((
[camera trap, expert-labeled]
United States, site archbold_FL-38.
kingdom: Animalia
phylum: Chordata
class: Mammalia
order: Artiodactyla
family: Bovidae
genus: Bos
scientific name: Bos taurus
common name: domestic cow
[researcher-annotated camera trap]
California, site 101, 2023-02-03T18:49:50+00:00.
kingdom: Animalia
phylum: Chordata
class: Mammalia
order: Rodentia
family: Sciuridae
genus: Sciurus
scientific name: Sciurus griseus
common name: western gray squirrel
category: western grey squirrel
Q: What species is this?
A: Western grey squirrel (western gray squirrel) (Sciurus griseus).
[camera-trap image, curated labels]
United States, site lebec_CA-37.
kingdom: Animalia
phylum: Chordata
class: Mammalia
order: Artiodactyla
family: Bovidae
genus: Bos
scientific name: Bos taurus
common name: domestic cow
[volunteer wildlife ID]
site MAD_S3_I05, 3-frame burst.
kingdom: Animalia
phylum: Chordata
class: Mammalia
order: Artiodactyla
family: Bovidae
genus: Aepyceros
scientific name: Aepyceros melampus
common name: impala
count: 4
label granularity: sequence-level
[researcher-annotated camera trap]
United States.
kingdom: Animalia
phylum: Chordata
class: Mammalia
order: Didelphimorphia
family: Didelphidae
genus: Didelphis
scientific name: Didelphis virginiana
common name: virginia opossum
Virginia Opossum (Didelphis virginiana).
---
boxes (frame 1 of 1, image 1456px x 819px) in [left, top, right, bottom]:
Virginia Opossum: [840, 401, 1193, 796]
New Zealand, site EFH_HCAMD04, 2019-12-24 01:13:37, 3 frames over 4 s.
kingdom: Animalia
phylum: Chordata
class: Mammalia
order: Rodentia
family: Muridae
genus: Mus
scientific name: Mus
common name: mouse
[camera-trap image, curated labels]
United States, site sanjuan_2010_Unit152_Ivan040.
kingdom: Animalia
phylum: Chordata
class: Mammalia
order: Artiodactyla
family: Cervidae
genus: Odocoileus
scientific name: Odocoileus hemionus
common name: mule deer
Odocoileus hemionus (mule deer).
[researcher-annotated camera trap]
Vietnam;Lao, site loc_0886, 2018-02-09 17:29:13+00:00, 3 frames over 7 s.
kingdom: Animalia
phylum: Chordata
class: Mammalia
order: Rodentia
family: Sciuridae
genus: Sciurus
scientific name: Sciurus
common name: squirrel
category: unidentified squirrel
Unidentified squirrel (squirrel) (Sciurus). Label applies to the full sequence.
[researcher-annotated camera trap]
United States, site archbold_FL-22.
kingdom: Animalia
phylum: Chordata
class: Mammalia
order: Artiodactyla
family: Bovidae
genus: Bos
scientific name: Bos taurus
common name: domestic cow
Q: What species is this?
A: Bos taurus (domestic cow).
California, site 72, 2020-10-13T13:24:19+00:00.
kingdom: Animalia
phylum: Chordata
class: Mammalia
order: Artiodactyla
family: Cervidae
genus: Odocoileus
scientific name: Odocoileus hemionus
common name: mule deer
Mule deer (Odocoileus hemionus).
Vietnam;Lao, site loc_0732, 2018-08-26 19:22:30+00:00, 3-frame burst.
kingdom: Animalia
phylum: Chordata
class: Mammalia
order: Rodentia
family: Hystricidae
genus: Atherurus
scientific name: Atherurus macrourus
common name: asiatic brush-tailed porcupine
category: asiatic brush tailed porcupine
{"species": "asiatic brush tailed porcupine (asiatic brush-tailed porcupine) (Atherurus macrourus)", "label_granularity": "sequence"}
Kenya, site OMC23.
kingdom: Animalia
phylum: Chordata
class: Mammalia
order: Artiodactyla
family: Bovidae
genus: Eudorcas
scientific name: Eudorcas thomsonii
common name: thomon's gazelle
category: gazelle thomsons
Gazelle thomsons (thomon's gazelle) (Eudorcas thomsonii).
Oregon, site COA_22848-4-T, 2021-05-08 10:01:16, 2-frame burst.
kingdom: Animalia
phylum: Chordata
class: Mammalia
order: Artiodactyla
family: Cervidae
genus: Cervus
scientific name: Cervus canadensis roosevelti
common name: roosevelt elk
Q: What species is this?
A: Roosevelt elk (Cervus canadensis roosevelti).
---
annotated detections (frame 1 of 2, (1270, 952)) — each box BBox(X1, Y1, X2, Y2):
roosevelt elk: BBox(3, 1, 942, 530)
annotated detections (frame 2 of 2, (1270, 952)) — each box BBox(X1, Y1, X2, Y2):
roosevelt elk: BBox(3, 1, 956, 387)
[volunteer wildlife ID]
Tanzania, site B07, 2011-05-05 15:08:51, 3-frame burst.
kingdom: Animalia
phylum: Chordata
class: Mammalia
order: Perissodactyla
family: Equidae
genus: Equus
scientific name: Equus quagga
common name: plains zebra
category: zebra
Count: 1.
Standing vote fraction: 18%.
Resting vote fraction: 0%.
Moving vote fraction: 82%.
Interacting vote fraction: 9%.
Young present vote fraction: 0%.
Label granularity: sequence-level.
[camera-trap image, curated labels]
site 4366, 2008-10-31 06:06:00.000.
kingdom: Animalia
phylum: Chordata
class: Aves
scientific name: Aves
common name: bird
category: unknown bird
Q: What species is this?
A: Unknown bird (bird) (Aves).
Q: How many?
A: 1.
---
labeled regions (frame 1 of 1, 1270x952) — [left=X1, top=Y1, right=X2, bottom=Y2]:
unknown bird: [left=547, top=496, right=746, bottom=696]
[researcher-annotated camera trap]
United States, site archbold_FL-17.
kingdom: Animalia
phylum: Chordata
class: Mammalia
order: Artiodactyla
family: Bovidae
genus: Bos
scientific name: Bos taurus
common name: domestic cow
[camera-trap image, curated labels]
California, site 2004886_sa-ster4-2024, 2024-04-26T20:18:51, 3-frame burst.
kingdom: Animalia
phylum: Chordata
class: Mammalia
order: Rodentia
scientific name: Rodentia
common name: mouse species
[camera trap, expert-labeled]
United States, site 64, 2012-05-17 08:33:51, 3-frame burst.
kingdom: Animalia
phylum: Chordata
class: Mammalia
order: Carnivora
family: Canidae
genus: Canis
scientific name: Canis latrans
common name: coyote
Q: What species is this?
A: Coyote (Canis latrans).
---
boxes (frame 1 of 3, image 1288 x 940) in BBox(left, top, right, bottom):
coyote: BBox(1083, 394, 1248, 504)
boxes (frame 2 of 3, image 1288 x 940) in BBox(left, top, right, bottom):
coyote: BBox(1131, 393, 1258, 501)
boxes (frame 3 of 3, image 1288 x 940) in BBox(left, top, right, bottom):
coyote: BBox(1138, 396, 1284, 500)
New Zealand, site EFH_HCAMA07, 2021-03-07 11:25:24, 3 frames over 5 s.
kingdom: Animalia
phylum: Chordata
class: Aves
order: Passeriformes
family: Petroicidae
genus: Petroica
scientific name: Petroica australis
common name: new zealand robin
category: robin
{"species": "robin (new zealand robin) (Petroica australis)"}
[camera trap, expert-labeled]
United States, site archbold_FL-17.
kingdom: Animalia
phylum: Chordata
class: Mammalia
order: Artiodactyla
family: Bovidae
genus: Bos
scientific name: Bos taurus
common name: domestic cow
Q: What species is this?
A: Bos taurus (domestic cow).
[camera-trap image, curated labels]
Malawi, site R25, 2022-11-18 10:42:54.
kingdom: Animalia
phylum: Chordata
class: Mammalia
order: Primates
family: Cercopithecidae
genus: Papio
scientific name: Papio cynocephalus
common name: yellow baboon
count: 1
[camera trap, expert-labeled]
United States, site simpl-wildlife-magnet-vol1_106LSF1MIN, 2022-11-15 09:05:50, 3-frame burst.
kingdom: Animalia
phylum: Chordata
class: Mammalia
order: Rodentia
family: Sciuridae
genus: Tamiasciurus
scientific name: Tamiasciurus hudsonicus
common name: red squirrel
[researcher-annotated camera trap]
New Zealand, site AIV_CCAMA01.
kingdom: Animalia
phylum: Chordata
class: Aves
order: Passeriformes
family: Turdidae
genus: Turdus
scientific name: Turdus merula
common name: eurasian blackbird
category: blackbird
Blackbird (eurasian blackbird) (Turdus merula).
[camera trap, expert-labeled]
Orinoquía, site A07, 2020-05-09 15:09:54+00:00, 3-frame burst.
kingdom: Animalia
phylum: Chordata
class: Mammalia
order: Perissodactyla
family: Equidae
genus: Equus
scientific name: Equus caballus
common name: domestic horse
))
_Required work:_ Search the material for the word "Equus" and copy each line where it occurs.

_Your solution:_
genus: Equus
scientific name: Equus quagga
genus: Equus
scientific name: Equus caballus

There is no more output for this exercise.